Hacker News new | ask | show | jobs
by creamyhorror 4862 days ago
> Their software scans it and takes careful note of scenes with high levels of movement, scenes with human shapes moving, scenes with human faces, scene's that match algorithms for water, grass, natural environs etc etc

The funny thing is, this is the sort of thing that H.264 encoders intrinsically do. x264 has some fairly advanced algorithms in it to optimize for human visual perception (thanks DarkShikari, akupenguin, et al).

I assume these guys are basically determining settings to feed to x264. (They can't be modifying x264 itself since they'd then need to submit their source code changes upstream, if I've read the other replies right.)

If all they're doing is turning x264's settings knobs, they'll have to have studied the effects of those knobs in depth. I can hardly see how any analysis they're doing can be usefully turned into settings for x264. I find it a bit difficult to phrase my reasoning, but I'll try:

-----

- Trying to outdo x264's analysis at optimizing for perceptual quality while still depending on it is like trying to optimize a car engine from the driver's seat. It's not likely to happen.

- x264's settings are, generally speaking, macroscopic - they apply to the whole video segment. (You can apply different settings to different segments, but in the end your control is still limited by whatever knobs x264 offers.)

- If there were a way to optimize things better than x264 has, it almost certainly requires working directly within the encoder's analysis code itself rather than carrying out a pre-encoding analysis process and then fiddling with rough-control knobs.
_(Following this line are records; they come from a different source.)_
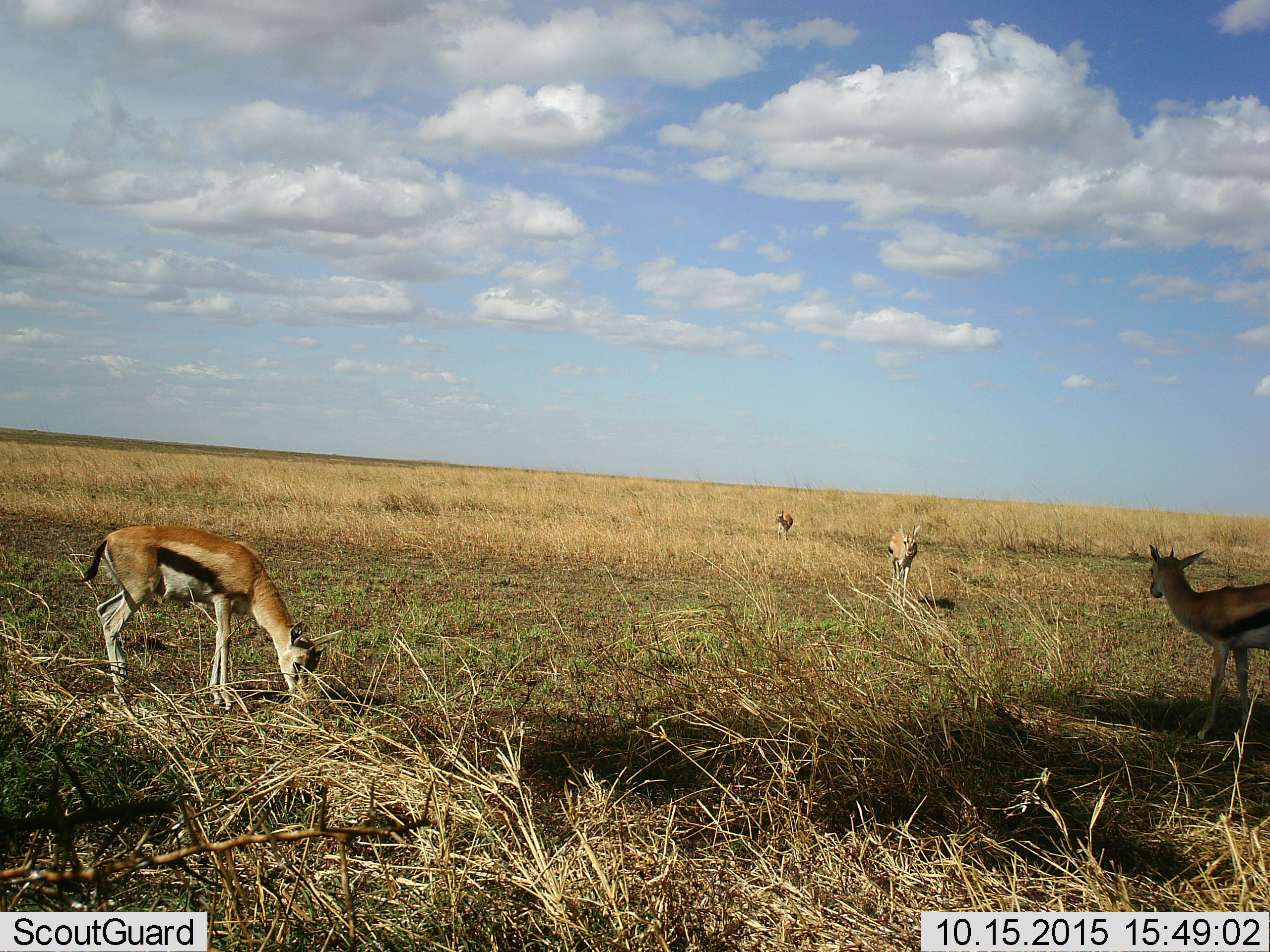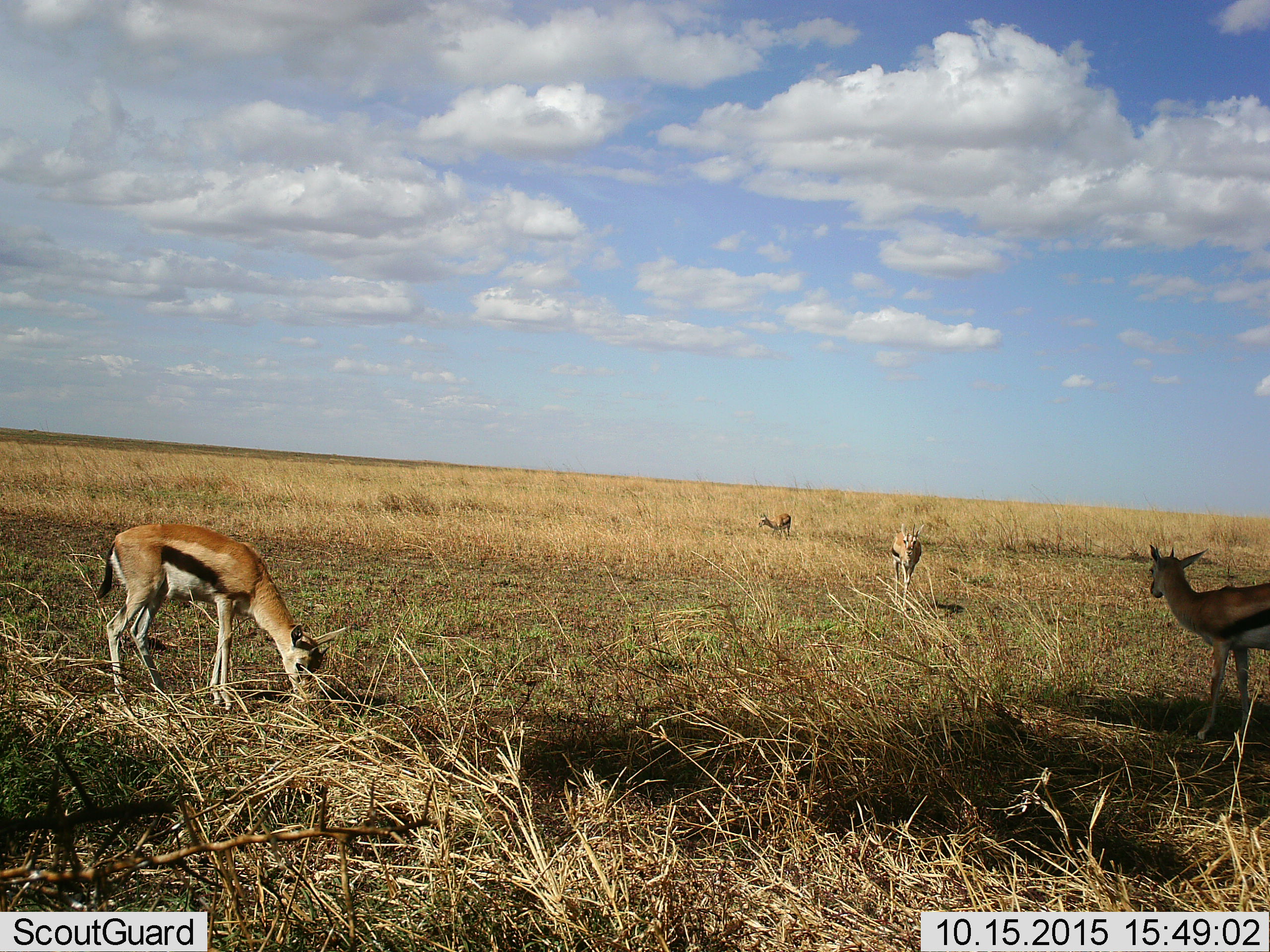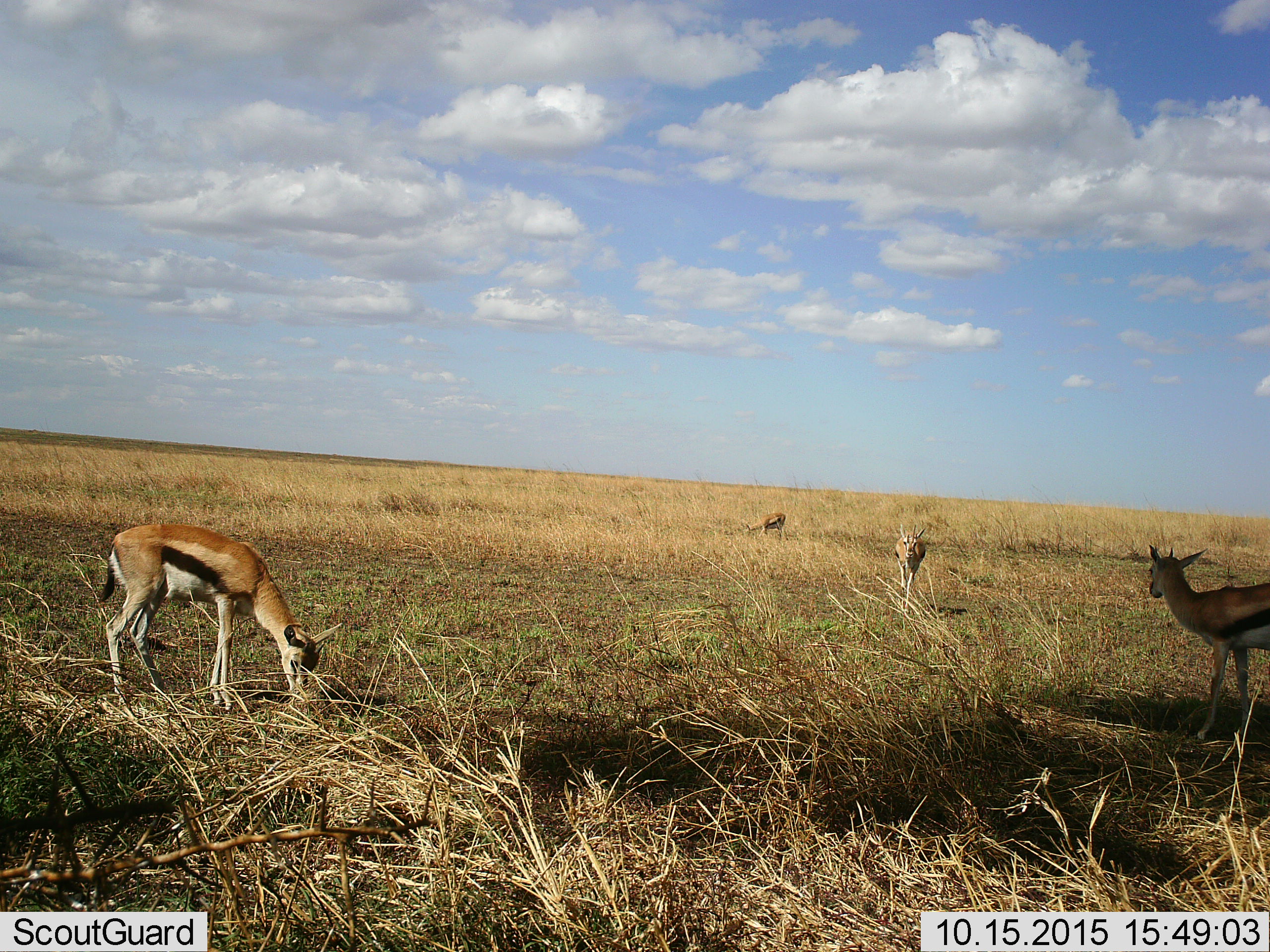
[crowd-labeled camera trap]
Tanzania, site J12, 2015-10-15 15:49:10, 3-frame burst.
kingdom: Animalia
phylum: Chordata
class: Mammalia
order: Artiodactyla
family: Bovidae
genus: Eudorcas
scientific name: Eudorcas thomsonii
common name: thomson's gazelle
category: gazellethomsons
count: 4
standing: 67%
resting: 0%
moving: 67%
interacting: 0%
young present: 22%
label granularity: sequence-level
I simply doubt the complex interplay of settings within x264 lends itself to mere knob-turning. Many of the settings are mainly for making tradeoffs among the impossible trinity of encoding speed vs output quality vs output bitrate, rather than to allow the encoder to improve the output perceptually (because that's x264's job).
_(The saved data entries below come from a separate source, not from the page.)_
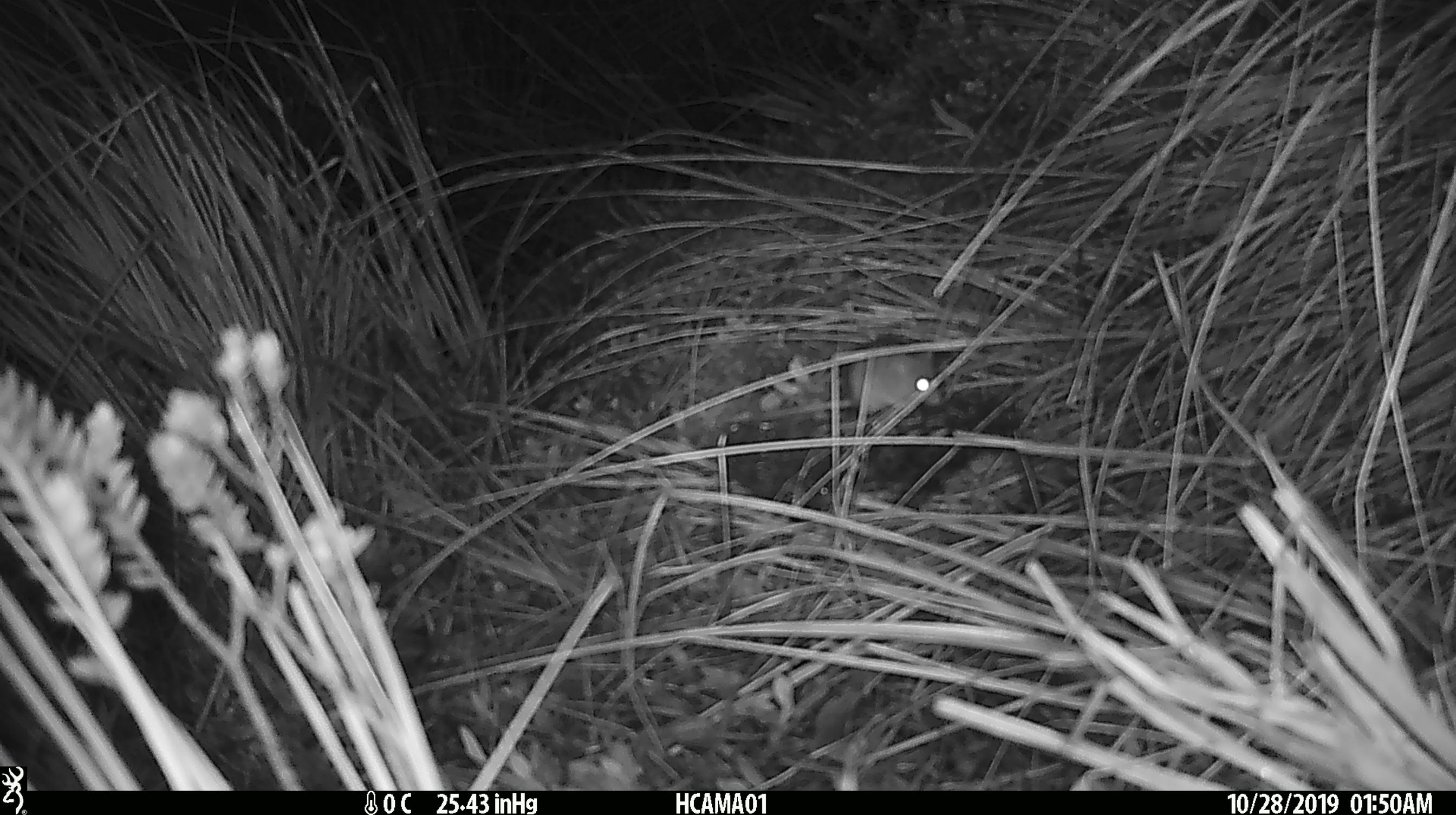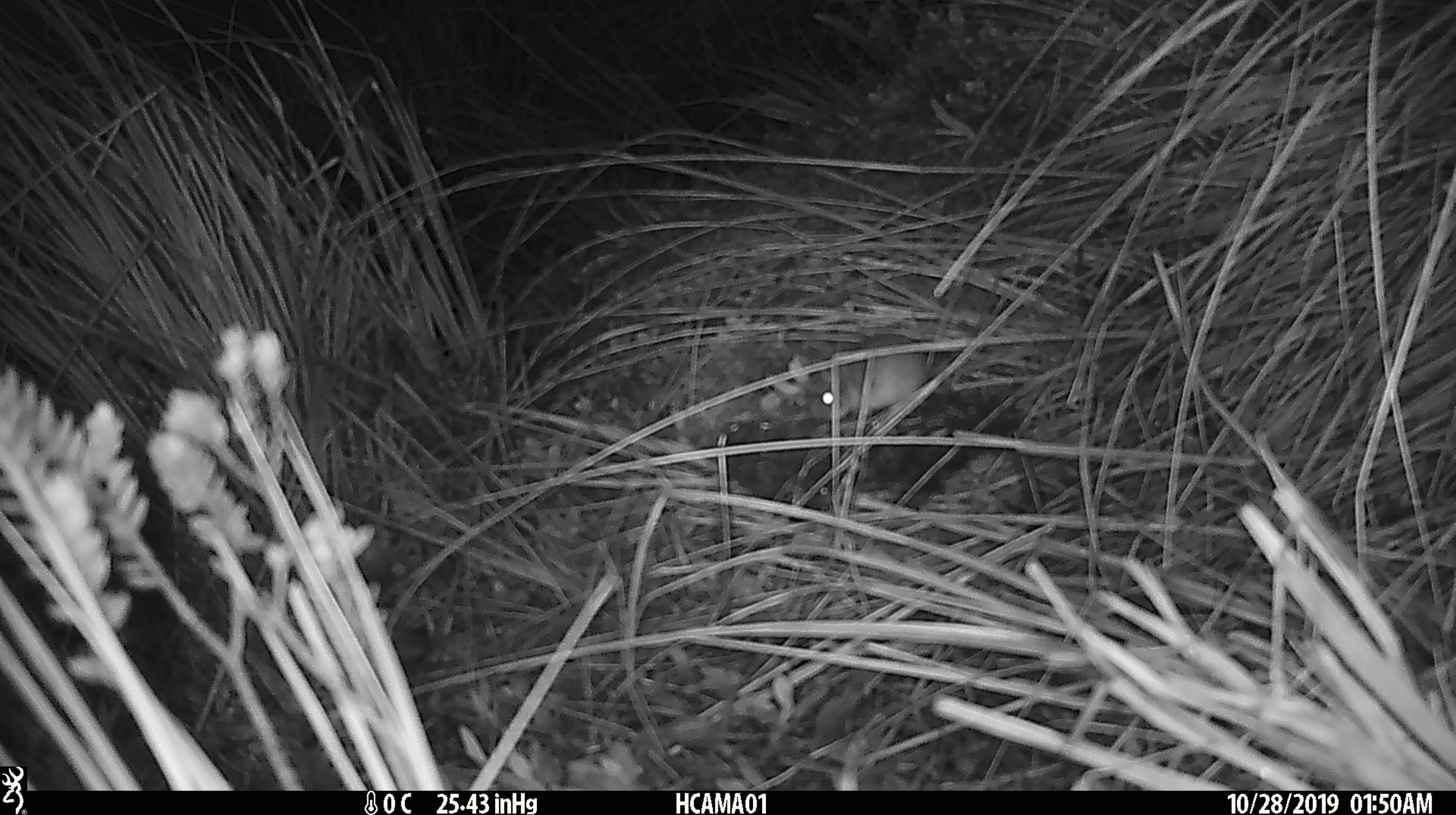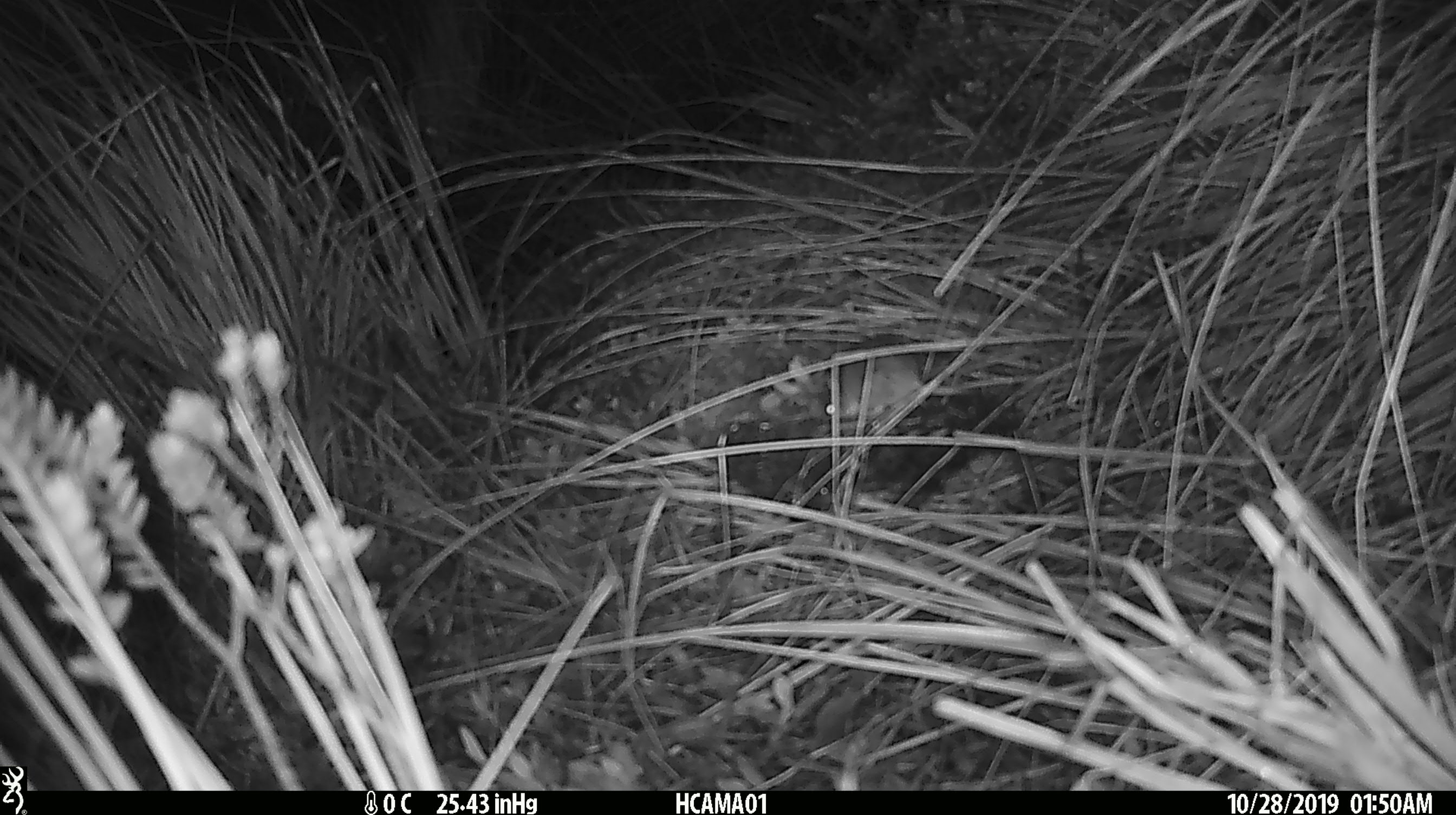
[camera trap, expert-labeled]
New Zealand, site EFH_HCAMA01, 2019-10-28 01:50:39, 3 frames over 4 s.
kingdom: Animalia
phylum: Chordata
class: Mammalia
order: Rodentia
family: Muridae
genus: Mus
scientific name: Mus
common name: mouse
- Even if they managed to build a pre-analysis model that figures out decent settings to feed into x264, it would break to some extent whenever x264's code/algos are changed. That doesn't seem like a stable base to build a business on.

- All the above reasoning is overkill, because the settings the Beamr encoder turned out look outright silly to me: setting b-frames to 0 is just shooting x264 in the foot (b-frames are central to bitrate savings through discarding unnecessary visual data). Plus it turns off mb-tree and psy in 3 out of 4 samples, which basically discards two of x264's more powerful adaptive bitrate-vs-quality features. (mb-tree detects motion and saves bits on and around moving objects; psy is various optimizations for psychological quality perception, e.g. grain level.) It's just plain regressive.

-----

More fundamentally, the claim that "a minimum bitrate for visually lossless encoding of a video can be found" is quite doubtful, because of the fuzziness of the claim and its assumptions. The trouble is, a pure marketing line like this is easy to sell to a non-technical crowd. And x264 is good enough that anyone re-encoding a crappy source with it will find good bitrate savings, even with dumb settings.

Anyone looking to encode video in the cloud should instead use a well-priced, well-tuned service that doesn't overstate its case. Daiz suggested Zencoder, so it's probably a good bet. People who just want to shrink videos should grab Handbrake or any other x264-using encoder package, and use one of the presets (or just stick to the defaults). The result will probably be better than this service, as things stand.

(Thanks for patrolling the video frontier, Daiz.)

1 comments

> If there were a way to optimize things better than x264 has, it almost certainly requires working directly within the encoder's analysis code itself rather than carrying out a pre-encoding analysis process and then fiddling with rough-control knobs. I simply doubt the complex interplay of settings within x264 lends itself to mere knob-turning.

You're treating x264 like some box of black magic.

As far as the perceptual tunings go, x264 already provides the three most important knobs (aq, psy-rd, psy-trellis) that, due to their nature, can't be a "one size fit all" deal. x264 makes no attempt to guess which of those settings would fit your source best and only offer a conservative Default and a series of tunings for marginally more fine-grained control.

A hypothetical, "better" approach would be to have an amazingly intelligent first pass be done to split the movies into scenes and calculate the perceptual weights for each scene. That way, in a movie like Kill Bill, the animated, fast-action, and talking-head scenes would all be perceptually optimized, as they all need vastly differently settings. Splitting the movies into zones also open up a whole plethora of options for fine-tuning quality. Again, you can always reach these options from the command line.

(Also, x264's psy-rd is hilariously unoptimized for high-stress bitrates. I'm not sure if the purported "service" being discussed in this thread can handle those bitrates, but it's an area needing massive tweaks. x264's main role seem to be high-quality archiving, however, so this is merely a tangent.)

> Even if they managed to build a pre-analysis model that figures out decent settings to feed into x264, it would break to some extent whenever x264's code/algos are changed. That doesn't seem like a stable base to build a business on.

One could just not update, or only update the required parts. I assume reading and modifying code is already a prerequisite here.